_Collected data entries:_
- - - -

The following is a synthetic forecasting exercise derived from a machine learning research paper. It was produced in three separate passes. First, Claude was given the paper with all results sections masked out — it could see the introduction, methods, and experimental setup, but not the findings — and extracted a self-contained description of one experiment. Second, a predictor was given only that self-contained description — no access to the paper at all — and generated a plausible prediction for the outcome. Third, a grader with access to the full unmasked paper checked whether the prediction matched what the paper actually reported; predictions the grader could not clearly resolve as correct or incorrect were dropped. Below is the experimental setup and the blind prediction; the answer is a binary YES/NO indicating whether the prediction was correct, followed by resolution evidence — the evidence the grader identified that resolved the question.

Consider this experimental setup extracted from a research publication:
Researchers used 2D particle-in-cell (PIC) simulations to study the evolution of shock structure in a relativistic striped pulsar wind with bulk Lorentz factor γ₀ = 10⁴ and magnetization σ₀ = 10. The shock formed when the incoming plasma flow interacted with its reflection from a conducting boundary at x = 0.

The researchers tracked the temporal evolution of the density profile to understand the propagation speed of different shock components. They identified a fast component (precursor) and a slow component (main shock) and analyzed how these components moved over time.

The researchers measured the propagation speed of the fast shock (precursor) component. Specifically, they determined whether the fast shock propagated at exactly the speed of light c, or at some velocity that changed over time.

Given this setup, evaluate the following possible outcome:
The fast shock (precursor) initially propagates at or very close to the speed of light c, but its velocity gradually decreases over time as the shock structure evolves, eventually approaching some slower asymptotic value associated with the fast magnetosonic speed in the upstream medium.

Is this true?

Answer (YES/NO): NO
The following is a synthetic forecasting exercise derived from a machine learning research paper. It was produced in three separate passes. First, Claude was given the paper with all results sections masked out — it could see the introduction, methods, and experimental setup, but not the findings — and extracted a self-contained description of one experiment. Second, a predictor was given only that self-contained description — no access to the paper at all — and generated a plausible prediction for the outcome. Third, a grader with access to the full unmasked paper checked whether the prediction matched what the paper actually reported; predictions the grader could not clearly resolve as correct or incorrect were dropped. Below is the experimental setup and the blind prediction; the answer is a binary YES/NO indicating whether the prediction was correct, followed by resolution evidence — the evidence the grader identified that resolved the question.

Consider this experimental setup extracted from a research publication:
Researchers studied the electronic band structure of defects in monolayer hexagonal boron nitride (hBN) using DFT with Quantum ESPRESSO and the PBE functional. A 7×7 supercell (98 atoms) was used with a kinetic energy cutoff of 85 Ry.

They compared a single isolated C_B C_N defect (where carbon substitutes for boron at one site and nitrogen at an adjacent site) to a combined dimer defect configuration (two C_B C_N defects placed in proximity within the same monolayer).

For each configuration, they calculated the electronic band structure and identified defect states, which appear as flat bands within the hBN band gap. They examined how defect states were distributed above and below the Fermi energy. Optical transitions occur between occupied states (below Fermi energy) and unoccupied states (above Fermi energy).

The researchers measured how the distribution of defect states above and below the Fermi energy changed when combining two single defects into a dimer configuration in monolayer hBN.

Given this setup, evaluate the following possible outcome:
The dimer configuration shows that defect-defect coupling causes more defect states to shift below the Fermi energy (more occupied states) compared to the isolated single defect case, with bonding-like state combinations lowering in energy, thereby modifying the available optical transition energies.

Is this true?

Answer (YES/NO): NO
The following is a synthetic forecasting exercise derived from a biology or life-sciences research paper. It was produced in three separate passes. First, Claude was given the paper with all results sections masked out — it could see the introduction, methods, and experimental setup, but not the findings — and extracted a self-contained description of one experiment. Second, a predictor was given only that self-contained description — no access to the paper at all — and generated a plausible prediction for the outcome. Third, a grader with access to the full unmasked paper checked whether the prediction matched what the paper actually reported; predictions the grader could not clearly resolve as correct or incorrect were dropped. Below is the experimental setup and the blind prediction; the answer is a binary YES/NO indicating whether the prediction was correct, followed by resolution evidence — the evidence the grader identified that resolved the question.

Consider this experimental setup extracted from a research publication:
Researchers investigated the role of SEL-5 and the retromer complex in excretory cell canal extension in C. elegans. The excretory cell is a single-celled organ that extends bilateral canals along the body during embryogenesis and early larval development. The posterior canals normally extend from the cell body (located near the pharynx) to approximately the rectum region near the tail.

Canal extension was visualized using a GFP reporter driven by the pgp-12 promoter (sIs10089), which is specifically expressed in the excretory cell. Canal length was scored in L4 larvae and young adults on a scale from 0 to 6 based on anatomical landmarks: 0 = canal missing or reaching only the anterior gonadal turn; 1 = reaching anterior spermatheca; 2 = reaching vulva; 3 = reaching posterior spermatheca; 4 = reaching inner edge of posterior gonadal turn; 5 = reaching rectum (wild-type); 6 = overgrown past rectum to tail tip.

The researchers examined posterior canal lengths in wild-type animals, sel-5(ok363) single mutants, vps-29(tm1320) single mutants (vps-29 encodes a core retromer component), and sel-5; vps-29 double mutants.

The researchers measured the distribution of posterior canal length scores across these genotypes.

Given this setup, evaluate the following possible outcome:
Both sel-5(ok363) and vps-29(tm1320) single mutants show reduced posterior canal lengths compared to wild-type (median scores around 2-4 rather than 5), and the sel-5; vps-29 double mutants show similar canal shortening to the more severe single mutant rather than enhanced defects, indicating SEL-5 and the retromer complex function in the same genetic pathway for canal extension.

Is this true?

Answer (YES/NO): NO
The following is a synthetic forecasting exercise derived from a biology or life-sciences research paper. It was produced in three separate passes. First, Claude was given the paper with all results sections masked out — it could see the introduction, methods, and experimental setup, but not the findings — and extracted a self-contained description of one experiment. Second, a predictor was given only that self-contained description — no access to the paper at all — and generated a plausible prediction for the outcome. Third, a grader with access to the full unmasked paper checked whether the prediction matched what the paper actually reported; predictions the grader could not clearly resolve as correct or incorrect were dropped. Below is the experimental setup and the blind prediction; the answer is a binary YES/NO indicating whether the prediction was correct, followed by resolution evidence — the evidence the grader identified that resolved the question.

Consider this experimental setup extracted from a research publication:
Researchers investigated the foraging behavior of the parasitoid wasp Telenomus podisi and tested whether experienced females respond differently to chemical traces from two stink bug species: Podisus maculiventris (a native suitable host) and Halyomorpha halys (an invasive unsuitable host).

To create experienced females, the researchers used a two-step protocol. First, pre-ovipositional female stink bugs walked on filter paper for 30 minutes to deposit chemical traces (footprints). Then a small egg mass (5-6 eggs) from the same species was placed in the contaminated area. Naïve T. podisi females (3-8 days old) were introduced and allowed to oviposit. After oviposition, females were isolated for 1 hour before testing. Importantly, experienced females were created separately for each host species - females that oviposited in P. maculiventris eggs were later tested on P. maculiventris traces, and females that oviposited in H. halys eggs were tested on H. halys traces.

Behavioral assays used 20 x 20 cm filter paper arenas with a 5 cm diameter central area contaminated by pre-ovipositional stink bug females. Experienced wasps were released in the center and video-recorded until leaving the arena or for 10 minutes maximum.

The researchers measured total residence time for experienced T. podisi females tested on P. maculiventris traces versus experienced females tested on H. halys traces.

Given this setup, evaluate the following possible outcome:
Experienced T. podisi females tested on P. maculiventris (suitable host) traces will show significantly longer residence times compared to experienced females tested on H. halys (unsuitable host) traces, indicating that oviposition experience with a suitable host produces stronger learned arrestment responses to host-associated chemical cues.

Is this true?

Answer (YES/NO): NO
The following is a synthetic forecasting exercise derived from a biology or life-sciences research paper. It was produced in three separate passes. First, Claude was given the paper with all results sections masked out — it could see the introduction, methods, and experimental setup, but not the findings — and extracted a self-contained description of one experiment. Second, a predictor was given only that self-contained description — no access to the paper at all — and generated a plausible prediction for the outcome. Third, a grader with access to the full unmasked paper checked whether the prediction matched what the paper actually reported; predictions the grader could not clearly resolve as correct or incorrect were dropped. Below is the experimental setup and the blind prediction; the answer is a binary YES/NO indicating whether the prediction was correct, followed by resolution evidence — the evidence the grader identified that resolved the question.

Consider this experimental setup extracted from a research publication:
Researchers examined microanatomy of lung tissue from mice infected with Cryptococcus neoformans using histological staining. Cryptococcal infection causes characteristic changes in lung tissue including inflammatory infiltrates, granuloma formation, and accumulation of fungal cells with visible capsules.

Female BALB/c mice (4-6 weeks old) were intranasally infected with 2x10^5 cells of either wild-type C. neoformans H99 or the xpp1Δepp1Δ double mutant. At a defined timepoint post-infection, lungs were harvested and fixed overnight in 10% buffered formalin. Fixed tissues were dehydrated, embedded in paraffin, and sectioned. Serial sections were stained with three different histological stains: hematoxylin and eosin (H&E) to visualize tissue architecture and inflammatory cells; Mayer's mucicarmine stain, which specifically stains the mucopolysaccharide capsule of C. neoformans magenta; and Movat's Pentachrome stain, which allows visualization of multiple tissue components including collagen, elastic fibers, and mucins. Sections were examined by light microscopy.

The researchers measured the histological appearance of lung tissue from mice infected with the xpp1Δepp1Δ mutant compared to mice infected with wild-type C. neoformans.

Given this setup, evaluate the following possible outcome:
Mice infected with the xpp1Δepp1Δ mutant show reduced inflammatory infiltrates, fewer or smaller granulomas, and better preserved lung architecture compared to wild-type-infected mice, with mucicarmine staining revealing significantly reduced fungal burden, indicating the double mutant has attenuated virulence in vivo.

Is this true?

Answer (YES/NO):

- - - -

Wherever a line in the entries above holds "propagation", copy that line.

The researchers tracked the temporal evolution of the density profile to understand the propagation speed of different shock components. They identified a fast component (precursor) and a slow component (main shock) and analyzed how these components moved over time.
The researchers measured the propagation speed of the fast shock (precursor) component. Specifically, they determined whether the fast shock propagated at exactly the speed of light c, or at some velocity that changed over time.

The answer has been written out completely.